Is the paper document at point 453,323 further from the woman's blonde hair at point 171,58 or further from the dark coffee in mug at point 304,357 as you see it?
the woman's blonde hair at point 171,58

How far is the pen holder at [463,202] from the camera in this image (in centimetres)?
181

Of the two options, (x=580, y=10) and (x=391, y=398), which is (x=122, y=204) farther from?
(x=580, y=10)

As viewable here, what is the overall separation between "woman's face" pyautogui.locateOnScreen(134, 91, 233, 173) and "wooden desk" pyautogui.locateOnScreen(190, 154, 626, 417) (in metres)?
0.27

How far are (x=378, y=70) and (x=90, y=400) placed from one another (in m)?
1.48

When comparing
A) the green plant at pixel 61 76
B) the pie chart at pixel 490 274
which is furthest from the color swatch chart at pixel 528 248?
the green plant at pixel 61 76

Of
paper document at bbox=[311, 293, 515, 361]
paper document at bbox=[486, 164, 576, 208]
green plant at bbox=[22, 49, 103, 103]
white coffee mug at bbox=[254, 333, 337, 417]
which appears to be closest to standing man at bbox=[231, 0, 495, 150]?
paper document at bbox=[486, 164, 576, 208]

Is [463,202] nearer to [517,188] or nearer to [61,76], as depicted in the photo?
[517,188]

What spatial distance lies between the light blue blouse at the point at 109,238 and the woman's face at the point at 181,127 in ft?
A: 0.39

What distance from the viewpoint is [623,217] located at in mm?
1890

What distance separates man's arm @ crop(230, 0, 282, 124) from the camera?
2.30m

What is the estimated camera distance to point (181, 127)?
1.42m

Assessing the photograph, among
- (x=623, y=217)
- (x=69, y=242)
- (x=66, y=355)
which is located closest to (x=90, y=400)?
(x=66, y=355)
...
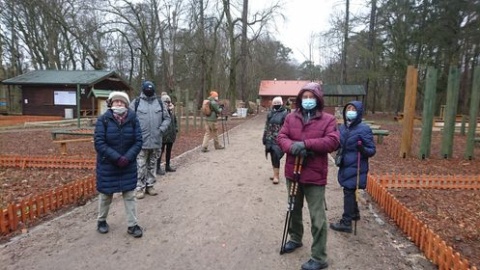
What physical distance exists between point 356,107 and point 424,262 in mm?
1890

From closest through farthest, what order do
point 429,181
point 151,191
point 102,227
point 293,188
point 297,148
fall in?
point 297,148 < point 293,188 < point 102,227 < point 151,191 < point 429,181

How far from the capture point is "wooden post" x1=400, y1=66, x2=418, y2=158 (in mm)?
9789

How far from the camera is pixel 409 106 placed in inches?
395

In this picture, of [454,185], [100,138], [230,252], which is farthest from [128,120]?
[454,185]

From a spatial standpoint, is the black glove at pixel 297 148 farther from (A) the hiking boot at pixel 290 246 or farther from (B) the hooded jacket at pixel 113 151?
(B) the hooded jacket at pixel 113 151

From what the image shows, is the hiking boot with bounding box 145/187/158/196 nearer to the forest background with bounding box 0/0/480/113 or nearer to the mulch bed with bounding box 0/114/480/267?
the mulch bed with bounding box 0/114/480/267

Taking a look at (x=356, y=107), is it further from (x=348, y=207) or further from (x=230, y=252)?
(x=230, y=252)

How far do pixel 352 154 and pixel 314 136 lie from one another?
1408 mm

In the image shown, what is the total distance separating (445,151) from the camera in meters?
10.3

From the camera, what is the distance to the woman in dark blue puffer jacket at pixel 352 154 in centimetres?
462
==
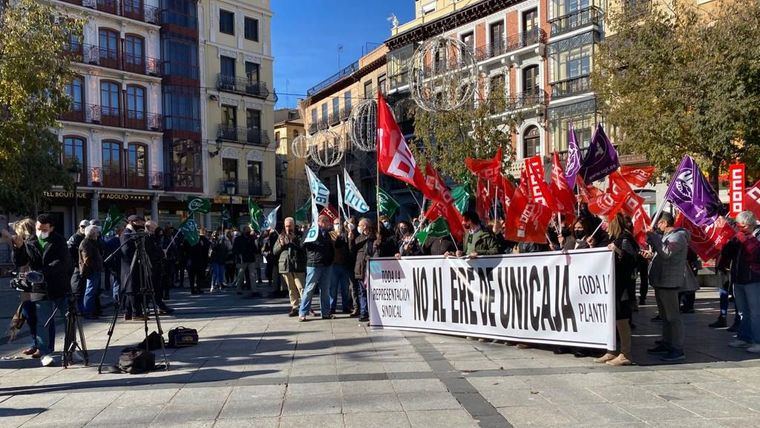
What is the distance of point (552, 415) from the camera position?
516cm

DO THIS —
Count the lines in the listing above that contain the string "farthest", treating uppercase and lowercase as different. Reply with the number alone.

COMPLETED TASK —
2